Le reste du 5 est composé de joueurs de 30 ans et plus (David Wesley, Jamal Mashburn, P.J. Brown). Sans autre star en vue, les proprios décident d’offrir à Magloire une extension de 25 millions sur trois ans. En 2003-04, alors qu’il est encore sur son contrat rookie, il fait passer ses patrons pour des génies. Il fait grimper ses moyennes à 13 pts (47%), 10 rbds, 1,2 ctr, rentre 75% de ses lancer-francs (record perso) et ne manque pas un match.
Contre toute attente, il est même sélectionné pour le All-Star Game ! Le vote des pivots à l’Est cette année-là : 1-Ben Wallace, 2-Alonzo Mourning, 3-Jamal Magloire, 4- Eddy Curry (oui, oui). Magloire, qui ne sait pas si une telle occasion se représentera un jour, se donne à fond et joue ce match avec l’intensité d’un Game 7 (respect à lui !). Sur un malentendu, il sait que tout peut arriver. Au bout de trois quart-temps, alors que le public tétanisé commence à se demander s’il ne va pas finir MVP, cette scène aurait eu lieu en coulisses (ou pas):
- Adam Silver : « Monsieur Stern, Jamaal Magloire est à 19 points et 8 rebonds en 22 minutes. »
- David Stern : « Qui ? »
- Adam Silver : « Jamaal Magloire ! »
- David Stern : « Mais qu’est-ce qu’il fout ici ? »
- Adam Silver : « Conférence Est. »
- David Stern : « Humm, OK. Au prochain temps-mort, dites à Flip Saunders de donner carte blanche au gros Shaq. Les journalistes adorent quand il fait le con. »
Flip s’exécute et Shaq termine MVP in extremis (24 pts, 11 rbds, 1 pd, 2 ctrs et 2 steals) mais la NBA n’est pas passée loin de voir un inconnu du grand public élu meilleur joueur de son match des étoiles. En tout cas, Jamaal a tellement donné sur ce coup-là… qu’il ne lui restait presque plus rien pour finir sa carrière. D’ailleurs dès la saison suivante, juste au moment où il commence à toucher son gros contrat, il se blesse et manque 59 matches.
« Euh, Jamaal, tu joues pas là ? »
- « Non, pas là. »
Les Hornets s’en débarrassent en quatrième vitesse et il se met à faire le tour de la ligue. Après une année presque décente aux Bucks (sa dernière comme titulaire), il visite Portland, puis pose ses valises à New Jersey, traverse Dallas avant de passer trois ans au soleil de Miami et de finalement rentrer au bercail, à Toronto.
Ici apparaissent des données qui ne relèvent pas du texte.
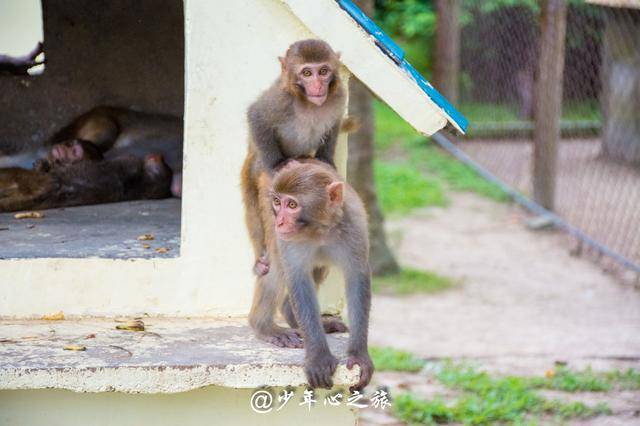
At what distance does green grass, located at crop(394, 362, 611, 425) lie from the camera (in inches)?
265

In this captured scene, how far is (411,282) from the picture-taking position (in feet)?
33.3

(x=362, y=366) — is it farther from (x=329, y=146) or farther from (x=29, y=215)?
(x=29, y=215)

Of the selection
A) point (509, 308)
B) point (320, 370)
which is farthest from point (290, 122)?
point (509, 308)

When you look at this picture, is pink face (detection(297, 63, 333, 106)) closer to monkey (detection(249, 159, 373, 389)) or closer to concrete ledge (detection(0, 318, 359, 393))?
monkey (detection(249, 159, 373, 389))

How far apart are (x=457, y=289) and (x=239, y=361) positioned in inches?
243

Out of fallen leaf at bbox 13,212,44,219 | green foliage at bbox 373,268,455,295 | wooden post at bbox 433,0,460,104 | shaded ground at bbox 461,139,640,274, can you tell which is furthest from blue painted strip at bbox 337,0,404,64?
wooden post at bbox 433,0,460,104

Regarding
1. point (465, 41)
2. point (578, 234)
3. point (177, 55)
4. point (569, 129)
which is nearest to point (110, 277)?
point (177, 55)

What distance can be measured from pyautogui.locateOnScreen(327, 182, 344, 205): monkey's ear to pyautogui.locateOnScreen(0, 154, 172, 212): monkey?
2.60 metres

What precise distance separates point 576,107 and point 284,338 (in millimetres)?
12160

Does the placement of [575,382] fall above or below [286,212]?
below

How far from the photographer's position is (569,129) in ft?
50.6

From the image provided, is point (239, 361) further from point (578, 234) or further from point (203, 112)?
point (578, 234)

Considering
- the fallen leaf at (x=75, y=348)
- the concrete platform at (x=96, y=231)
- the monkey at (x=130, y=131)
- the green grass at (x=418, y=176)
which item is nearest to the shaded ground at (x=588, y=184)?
the green grass at (x=418, y=176)

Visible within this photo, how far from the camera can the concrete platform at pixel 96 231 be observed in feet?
15.4
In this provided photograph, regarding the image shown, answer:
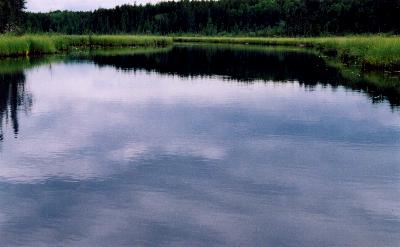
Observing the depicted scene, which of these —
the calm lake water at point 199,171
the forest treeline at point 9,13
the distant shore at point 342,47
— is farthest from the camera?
the forest treeline at point 9,13

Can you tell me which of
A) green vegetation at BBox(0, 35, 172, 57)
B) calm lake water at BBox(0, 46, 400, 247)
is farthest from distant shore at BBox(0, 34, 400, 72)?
calm lake water at BBox(0, 46, 400, 247)

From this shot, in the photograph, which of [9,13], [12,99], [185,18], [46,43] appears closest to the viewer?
[12,99]

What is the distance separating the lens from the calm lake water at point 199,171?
738 centimetres

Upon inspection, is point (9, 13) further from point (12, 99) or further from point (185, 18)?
point (185, 18)

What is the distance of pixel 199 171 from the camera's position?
10297 millimetres

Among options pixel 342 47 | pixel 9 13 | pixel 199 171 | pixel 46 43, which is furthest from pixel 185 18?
pixel 199 171

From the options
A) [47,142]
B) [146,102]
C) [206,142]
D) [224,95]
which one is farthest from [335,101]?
[47,142]

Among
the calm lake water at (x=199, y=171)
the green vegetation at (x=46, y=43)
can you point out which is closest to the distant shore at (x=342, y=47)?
the green vegetation at (x=46, y=43)

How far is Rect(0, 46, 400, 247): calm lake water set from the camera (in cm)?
738

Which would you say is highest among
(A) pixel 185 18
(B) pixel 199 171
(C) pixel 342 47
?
(A) pixel 185 18

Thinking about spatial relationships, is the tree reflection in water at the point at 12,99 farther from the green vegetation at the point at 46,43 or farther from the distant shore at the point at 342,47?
the distant shore at the point at 342,47

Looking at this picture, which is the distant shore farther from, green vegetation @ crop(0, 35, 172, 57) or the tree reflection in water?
the tree reflection in water

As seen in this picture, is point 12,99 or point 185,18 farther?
point 185,18

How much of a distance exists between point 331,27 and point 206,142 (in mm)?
104229
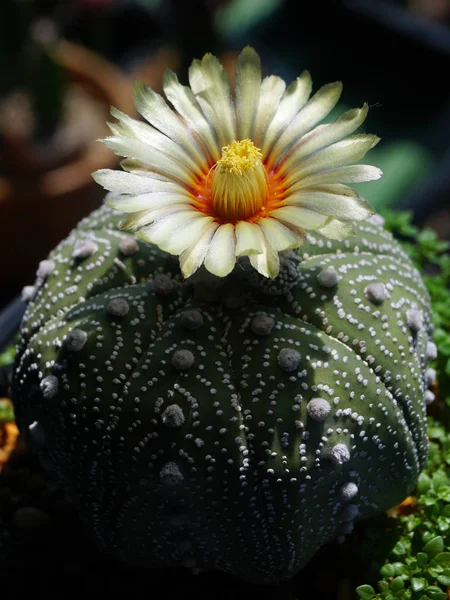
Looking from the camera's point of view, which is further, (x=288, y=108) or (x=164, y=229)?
(x=288, y=108)

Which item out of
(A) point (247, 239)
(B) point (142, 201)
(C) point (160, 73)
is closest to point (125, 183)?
(B) point (142, 201)

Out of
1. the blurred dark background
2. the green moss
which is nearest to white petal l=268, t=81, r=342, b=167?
the green moss

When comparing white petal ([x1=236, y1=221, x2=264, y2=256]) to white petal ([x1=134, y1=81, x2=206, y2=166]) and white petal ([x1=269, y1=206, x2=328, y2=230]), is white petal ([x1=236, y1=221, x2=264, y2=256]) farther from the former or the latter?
white petal ([x1=134, y1=81, x2=206, y2=166])

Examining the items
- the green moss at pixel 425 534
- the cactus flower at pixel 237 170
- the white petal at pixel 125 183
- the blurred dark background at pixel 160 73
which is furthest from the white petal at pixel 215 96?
the blurred dark background at pixel 160 73

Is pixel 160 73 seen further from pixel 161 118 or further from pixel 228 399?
pixel 228 399

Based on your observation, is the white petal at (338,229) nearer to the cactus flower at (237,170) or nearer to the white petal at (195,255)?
the cactus flower at (237,170)

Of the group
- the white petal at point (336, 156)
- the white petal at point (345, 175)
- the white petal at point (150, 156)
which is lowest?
the white petal at point (150, 156)
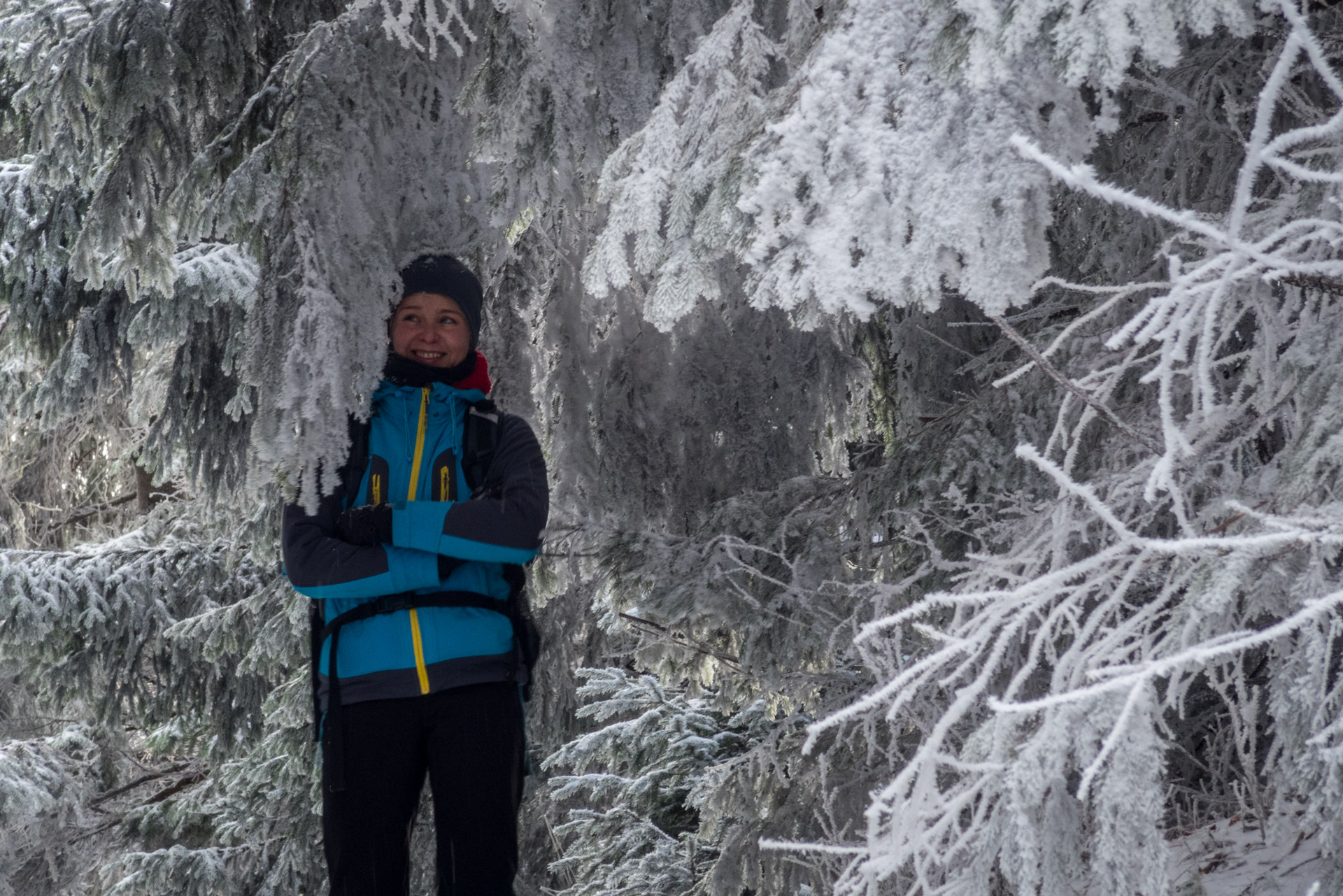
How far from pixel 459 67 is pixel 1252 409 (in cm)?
234

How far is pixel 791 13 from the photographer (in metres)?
2.10

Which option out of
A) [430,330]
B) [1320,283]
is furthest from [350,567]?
[1320,283]

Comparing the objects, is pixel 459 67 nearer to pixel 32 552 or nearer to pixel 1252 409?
pixel 1252 409

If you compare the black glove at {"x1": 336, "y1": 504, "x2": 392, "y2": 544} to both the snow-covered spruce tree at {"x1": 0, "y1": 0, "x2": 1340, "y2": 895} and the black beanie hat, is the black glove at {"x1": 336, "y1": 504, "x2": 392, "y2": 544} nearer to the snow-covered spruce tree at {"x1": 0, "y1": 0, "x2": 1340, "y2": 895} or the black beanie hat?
the snow-covered spruce tree at {"x1": 0, "y1": 0, "x2": 1340, "y2": 895}

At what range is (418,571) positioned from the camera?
2832mm

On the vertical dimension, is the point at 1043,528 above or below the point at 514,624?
above

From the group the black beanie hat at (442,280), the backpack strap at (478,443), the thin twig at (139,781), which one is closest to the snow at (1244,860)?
the backpack strap at (478,443)

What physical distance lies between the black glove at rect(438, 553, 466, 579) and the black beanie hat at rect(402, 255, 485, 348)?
75 centimetres

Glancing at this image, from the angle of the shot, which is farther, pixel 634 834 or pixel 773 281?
pixel 634 834

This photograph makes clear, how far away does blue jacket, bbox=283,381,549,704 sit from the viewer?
9.23 feet

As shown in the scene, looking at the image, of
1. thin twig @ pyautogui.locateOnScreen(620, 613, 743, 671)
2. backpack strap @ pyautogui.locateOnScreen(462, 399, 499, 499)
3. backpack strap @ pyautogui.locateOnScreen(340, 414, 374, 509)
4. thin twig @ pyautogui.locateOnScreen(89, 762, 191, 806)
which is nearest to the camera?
backpack strap @ pyautogui.locateOnScreen(340, 414, 374, 509)

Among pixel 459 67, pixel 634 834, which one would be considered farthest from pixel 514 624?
pixel 634 834

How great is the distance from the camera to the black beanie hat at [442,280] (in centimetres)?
322

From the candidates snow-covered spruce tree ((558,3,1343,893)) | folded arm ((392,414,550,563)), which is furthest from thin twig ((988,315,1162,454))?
folded arm ((392,414,550,563))
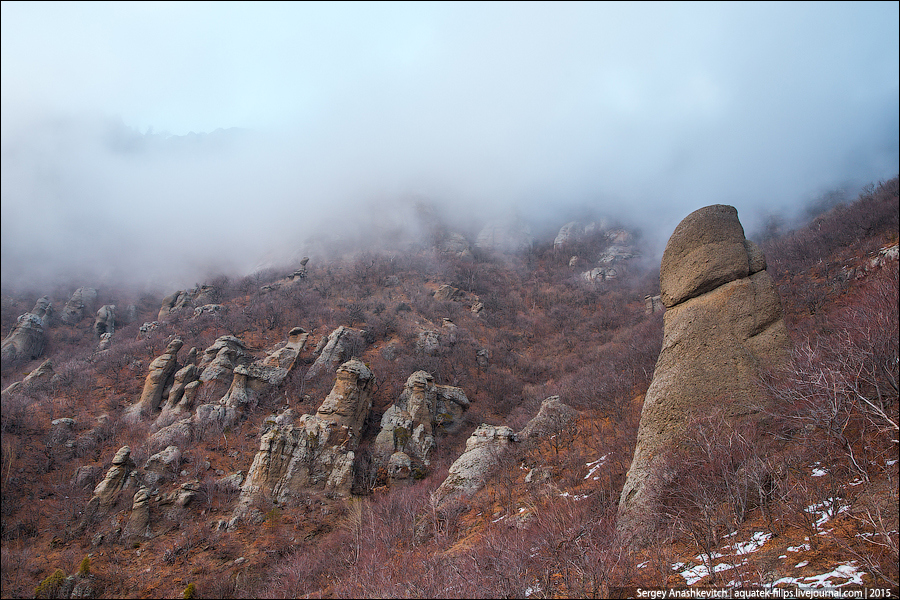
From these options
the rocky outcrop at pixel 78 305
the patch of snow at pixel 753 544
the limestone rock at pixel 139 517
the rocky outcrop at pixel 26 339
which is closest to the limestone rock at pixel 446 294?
the limestone rock at pixel 139 517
Il n’a plus rien à faire sur les parquets mais il est le seul joueur NBA natif de T-Dot. Il est à ce jour toujours employé par les Raptors en tant qu’assistant coach en charge du développement et ambassadeur de l’équipe auprès de la communauté. Pour les événements sérieux, on envoie Drake. Pour le reste, Jamaal est missionné pour serrer des louches et prendre des photos avec des petits Canadiens qui rêvent de NBA. Ténacité, intelligence et résilience. Jamaal possède ses trois qualités et pour ça il mérite notre respect. Et puis de toute façon, comme dirait Jean-Claude Dusse, à force de persévérer, on finit toujours par conclure.